Begin DOCUMENT EXCERPT

How you can train AI to convert design mockups into HTML and CSS

How you can train AI to convert design mockups into HTML and CSS

Within three years, deep learning will change front-end development. It will increase prototyping speed and lower the barrier for building software.

Photo by Wesson Wang on Unsplash

Currently, the largest barrier to automating front-end development is computing power. However, we can use current deep learning algorithms, along with synthesized training data, to start exploring artificial front-end automation right now.

In this post, we’ll teach a neural network how to code a basic HTML and CSS website based on a picture of a design mockup using deep-learning platform FloydHub. Here’s a quick overview of the process:

1) Give a design image to the trained neural network

2) The neural network converts the image into HTML markup

3) Rendered output

We’ll build the neural network in three iterations.

First, we’ll make a bare minimum version to get a hang of the moving parts. The second version, HTML, will focus on automating all the steps and explaining the neural network layers. In the final version, Bootstrap, we’ll create a model that can generalize and explore the LSTM layer.

All the code is prepared on Github and FloydHub in Jupyter notebooks. All the FloydHub notebooks are inside the floydhub directory and the local equivalents are under local.

The models are based on Beltramelli‘s pix2code paper and Jason Brownlee’s image caption tutorials. The code is written in Python and Keras, a framework on top of TensorFlow.

If you’re new to deep learning, I’d recommend getting a feel for Python, backpropagation, and convolutional neural networks. My three earlier posts on FloydHub’s blog will get you started:

Let’s recap our goal. We want to build a neural network that will generate HTML/CSS markup that corresponds to a screenshot.

When you train the neural network, you give it several screenshots with matching HTML.

It learns by predicting all the matching HTML markup tags one by one. When it predicts the next markup tag, it receives the screenshot as well as all the correct markup tags until that point.

Creating a model that predicts word by word is the most common approach today. There are other approaches, but that’s the method we’ll use throughout this tutorial.

Notice that for each prediction it gets the same screenshot. So if it has to predict 20 words, it will get the same design mockup twenty times. For now, don’t worry about how the neural network works. Focus on grasping the input and output of the neural network.

Let’s focus on the previous markup. Say we train the network to predict the sentence “I can code.” When it receives “I,” then it predicts “can.” Next time it will receive “I can” and predict “code.” It receives all the previous words and only has to predict the next word.

End DOCUMENT EXCERPT

DESCRIPTION OF THE TASK
Please quote the stretch of the mockup-to-HTML article that opens with the words "3) Rendered output" and closes with "top of TensorFlow.", word for word.

Begin MATERIAL SHOWN

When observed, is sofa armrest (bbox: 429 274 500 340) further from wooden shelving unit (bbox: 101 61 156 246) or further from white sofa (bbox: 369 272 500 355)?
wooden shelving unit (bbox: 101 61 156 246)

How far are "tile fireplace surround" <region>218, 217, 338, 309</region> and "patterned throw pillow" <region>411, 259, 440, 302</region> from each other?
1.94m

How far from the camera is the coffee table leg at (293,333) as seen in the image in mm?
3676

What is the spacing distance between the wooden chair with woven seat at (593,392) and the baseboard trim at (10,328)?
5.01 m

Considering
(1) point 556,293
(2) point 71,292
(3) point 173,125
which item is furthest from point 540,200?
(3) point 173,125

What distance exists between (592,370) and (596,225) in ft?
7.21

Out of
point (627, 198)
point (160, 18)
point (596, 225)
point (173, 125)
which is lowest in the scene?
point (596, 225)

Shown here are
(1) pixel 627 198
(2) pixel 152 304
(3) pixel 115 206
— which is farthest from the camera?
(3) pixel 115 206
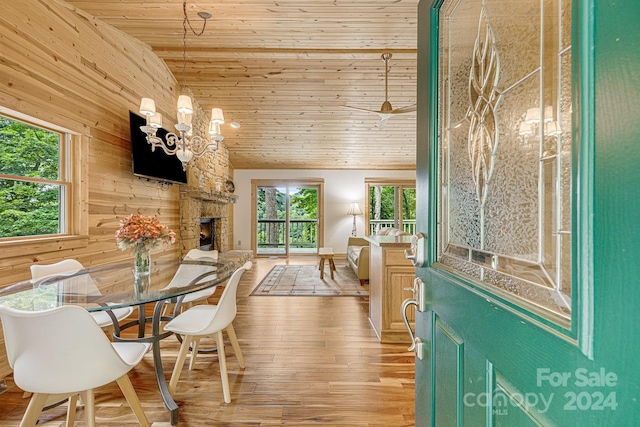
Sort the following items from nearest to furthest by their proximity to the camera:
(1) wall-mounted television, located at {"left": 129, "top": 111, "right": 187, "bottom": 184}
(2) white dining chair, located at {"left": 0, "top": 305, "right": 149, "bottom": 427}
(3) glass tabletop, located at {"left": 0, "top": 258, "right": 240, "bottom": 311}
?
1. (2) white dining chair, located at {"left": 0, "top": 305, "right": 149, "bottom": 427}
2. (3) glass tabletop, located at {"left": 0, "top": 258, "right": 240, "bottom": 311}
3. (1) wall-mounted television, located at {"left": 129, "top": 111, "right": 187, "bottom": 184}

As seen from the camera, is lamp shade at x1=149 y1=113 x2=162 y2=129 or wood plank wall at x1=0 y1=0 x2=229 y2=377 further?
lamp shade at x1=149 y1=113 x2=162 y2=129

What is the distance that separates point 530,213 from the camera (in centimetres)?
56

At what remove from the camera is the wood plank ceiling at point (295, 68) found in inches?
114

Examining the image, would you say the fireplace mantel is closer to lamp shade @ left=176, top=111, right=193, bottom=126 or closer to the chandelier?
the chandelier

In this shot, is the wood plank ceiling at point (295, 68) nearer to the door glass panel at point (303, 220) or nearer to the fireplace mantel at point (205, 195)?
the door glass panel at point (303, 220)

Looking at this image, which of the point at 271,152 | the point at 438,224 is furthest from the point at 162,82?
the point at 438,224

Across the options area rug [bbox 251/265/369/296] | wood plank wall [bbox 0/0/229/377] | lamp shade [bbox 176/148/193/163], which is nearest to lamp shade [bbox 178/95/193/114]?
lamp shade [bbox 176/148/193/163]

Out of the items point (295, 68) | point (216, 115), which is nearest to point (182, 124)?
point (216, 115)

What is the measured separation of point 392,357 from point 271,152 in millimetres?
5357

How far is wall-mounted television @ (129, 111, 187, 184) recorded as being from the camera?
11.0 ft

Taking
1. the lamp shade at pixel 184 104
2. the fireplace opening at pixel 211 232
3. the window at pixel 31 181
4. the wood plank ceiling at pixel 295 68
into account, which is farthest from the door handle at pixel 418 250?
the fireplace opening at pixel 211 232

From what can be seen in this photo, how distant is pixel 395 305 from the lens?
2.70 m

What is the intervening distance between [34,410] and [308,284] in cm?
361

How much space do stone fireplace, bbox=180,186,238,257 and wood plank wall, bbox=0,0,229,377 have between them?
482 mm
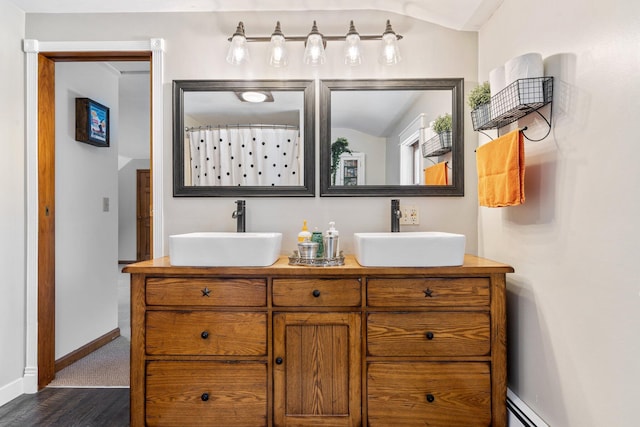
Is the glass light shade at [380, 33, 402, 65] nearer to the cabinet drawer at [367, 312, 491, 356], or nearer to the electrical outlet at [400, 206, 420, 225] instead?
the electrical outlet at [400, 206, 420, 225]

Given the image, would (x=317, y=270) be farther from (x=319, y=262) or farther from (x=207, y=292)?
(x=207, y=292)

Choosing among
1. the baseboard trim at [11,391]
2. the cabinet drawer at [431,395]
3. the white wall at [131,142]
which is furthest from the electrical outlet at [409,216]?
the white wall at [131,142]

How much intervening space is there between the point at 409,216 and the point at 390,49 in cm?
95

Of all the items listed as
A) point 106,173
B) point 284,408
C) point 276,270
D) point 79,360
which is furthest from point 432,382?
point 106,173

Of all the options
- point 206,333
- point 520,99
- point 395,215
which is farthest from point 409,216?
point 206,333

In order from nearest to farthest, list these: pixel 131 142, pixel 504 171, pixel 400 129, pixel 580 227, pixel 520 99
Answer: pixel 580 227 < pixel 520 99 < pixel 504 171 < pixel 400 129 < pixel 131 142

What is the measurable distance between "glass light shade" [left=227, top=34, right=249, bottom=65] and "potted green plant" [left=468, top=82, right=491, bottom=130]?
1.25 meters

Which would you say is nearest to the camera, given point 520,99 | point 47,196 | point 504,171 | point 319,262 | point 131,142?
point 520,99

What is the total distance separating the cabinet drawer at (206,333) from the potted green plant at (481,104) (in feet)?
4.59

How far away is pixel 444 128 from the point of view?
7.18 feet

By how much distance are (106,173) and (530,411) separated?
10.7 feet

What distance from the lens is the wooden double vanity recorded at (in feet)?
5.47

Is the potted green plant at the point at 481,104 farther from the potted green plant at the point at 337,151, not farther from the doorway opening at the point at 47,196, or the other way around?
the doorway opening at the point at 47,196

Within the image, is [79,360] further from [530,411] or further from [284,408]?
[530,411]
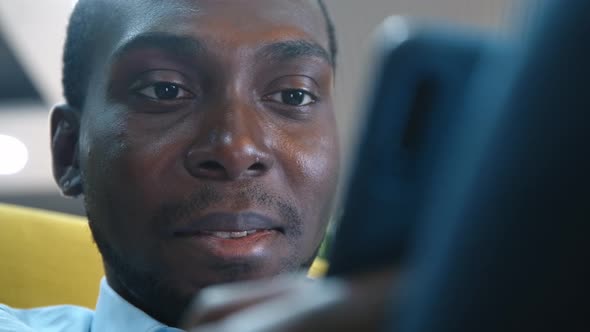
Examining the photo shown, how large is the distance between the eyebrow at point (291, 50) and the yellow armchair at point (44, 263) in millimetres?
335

End MATERIAL SHOWN

WRITTEN SOLUTION
3) Rendered output

We’ll build the neural network in three iterations.

First, we’ll make a bare minimum version to get a hang of the moving parts. The second version, HTML, will focus on automating all the steps and explaining the neural network layers. In the final version, Bootstrap, we’ll create a model that can generalize and explore the LSTM layer.

All the code is prepared on Github and FloydHub in Jupyter notebooks. All the FloydHub notebooks are inside the floydhub directory and the local equivalents are under local.

The models are based on Beltramelli‘s pix2code paper and Jason Brownlee’s image caption tutorials. The code is written in Python and Keras, a framework on top of TensorFlow.